▶ **What you have to do**: From the data, return each line holding the word "this".

──────

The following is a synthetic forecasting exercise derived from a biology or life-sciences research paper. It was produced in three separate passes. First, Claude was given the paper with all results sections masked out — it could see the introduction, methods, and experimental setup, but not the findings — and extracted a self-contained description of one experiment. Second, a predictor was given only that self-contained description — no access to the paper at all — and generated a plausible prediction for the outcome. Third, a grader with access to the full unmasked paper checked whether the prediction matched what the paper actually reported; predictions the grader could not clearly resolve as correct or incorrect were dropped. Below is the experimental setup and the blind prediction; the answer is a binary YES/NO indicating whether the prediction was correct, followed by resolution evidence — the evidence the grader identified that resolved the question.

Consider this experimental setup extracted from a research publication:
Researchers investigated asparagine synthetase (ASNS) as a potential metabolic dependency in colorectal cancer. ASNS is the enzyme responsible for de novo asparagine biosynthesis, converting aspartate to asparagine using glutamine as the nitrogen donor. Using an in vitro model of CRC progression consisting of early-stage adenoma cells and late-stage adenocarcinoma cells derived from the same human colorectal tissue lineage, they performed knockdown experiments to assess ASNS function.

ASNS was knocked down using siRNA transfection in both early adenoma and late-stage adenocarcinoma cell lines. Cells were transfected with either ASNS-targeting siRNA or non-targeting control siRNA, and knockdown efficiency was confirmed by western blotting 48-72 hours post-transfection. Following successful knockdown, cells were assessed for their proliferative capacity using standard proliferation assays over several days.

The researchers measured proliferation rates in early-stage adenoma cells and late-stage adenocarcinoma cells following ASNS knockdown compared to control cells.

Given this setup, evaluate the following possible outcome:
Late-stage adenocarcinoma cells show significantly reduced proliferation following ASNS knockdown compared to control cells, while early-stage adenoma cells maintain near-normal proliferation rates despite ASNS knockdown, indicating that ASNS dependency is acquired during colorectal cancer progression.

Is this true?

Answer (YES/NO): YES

──────

▶ **Solved exercise**:
Consider this experimental setup extracted from a research publication:
Given this setup, evaluate the following possible outcome:
Is this true?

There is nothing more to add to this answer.